A Doutrina Monroe e a anormalidade brasileira (parte para todos)

Argentina, depois Brasil, agora Venezuela: o que está a acontecer na América do Sul?

Parte I (para todos)

A Doutrina Monroe

Que a América Latina precisa de ser propriedade privada dos Estados Unidos foi decidido em 1823 pelo Presidente dos EUA James Monroe, que na sua famosa “doutrina” já tinha definido as terras que vão desde o México até a Patagónia como uma propriedade natural dos EUA, ou seja, terras que por uma “lei natural de gravidade política” mais cedo ou mais tarde cairiam no quintal de Washington (podem ler Chomsky acerca deste ponto). O único obstáculo, previa Monroe, eram os britânicos, cujas frotas eram poderosas demais na época para permitir a conquista por parte dos ianques, mas, mais cedo ou mais tarde, recuariam, como previu o Presidente. E de facto aconteceu.

O que está a acontecer neste momento na Venezuela é, de um lado, absolutamente trivial: o patrão nunca desiste e estamos perante a enésima intervenção ilegal dos Estados Unidos na América na Latina, tudo de acordo com a Doutrina Monroe. É claro que os EUA devem dobrar os vassalos, isto é, os Países latino-americanos hoje nas mãos dos fantoches do Fundo Monetário Internacional, grupos como aquele de Lima, a Grã-Bretanha e também a União Europeia. E a coisa ridícula é que, enquanto os Estados Unidos estão a gritar histericamente por causa da alegada interferência de Putin em favor de Trump, acontece que o Ministro das Relações Exteriores americano, Mike Pompeo, liga para o neo-Presidente auto-proclamado da Venezuela, Juan Guaidò, 24 horas antes do anúncio da sua candidatura para o máximo cargo do País. Primeira pergunta: “Mas se Pompeo fizer isso, então porque Putin não poderia ligar para Trump 24 horas antes do anúncio da sua candidatura?”. E depois a segunda pergunta “Falaram de quê?”, pode ser feita a uma lata de atum, confiante de ter a resposta certa.

Desde Kennedy, que financiou o horrendo golpe no País do qual não posso falar porque não sou daí; passando por Kissinger, que financiou golpes em todos os cantos do planeta; passando por Carter e Reagan, torturadores da Nicarágua em particular; ou Bush contra o Haiti; Bill Clinton, Haiti e esquadrões da morte na Colômbia; para chegar até a Obama, apoiante do golpe de Estado em Honduras e construtor de novas bases militares (doutro lado era Nobel da Paz…), é sabido que Washington adora os ideais democráticos para exportação: é notícia de hoje é que Mike Pompeo nomeou o neo-con Elliot Abrams como seu enviado especial na Venezuela, apenas para dar a impressão de ser imparcial. Abrams, filho de imigrantes judeus, membro do Council on Foreign Relations, é um forte apoiante do governo israelita, um sionista cinco estrelas, um neo-nazista que financiou o genocídio na Guatemala do General Rios Montt, que passou os subornos do escândalo Irão-Contras durante a Administração Reagan (perdoado em 1992 pelo digno compadre, o Presidente Bush pai) e que organizou o golpe falhado contra Chávez em 2002. Abrams é a Doutrina Monroe com esteróides.

Linhas de dados:
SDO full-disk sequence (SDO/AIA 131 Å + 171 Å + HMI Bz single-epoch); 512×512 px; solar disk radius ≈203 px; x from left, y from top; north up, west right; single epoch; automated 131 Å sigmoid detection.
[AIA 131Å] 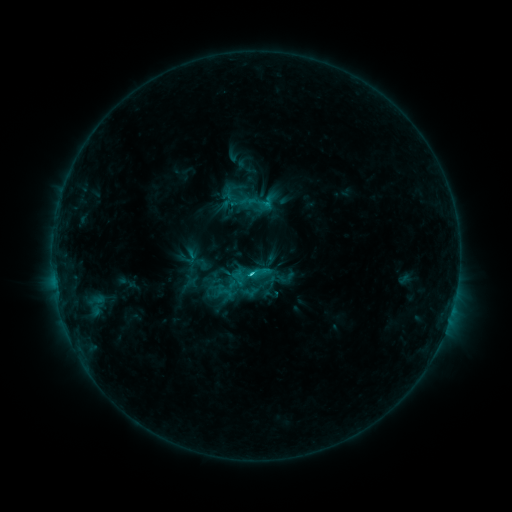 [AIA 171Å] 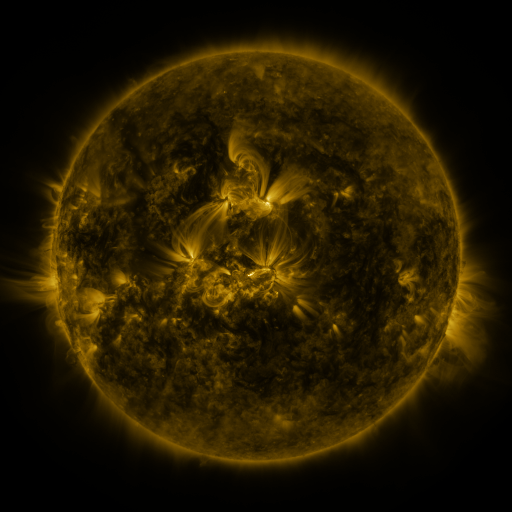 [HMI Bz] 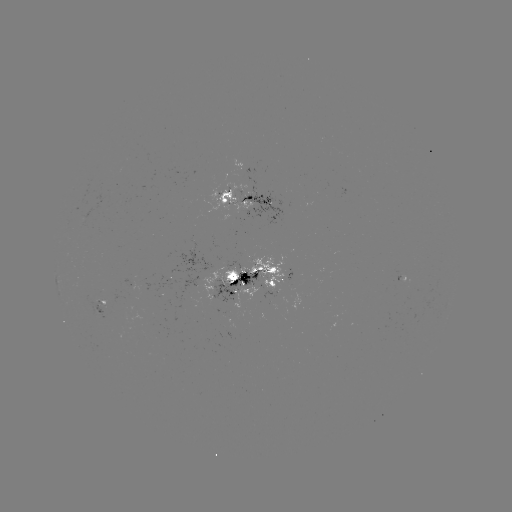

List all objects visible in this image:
sigmoid: (287, 278)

Problema 1: Enumere os países da América Latina mencionados no parágrafo do excerto sobre a Doutrina Monroe que começa com as palavras "Desde Kennedy".
Problema 2:
Responda a estas perguntas com base no excerto sobre a Doutrina Monroe:
(a) Em que ano o Presidente James Monroe definiu a sua doutrina?
(b) Quem era, segundo a previsão de Monroe, o único obstáculo à conquista?
(c) Em que ano Elliot Abrams foi perdoado e por quem?

Resolução do exercício 1: Nicarágua, Haiti, Colômbia, Honduras, Venezuela e Guatemala.

Resolução do exercício 2:
(a) Em 1823.
(b) Os britânicos, cujas frotas eram demasiado poderosas na época.
(c) Em 1992, pelo Presidente Bush pai.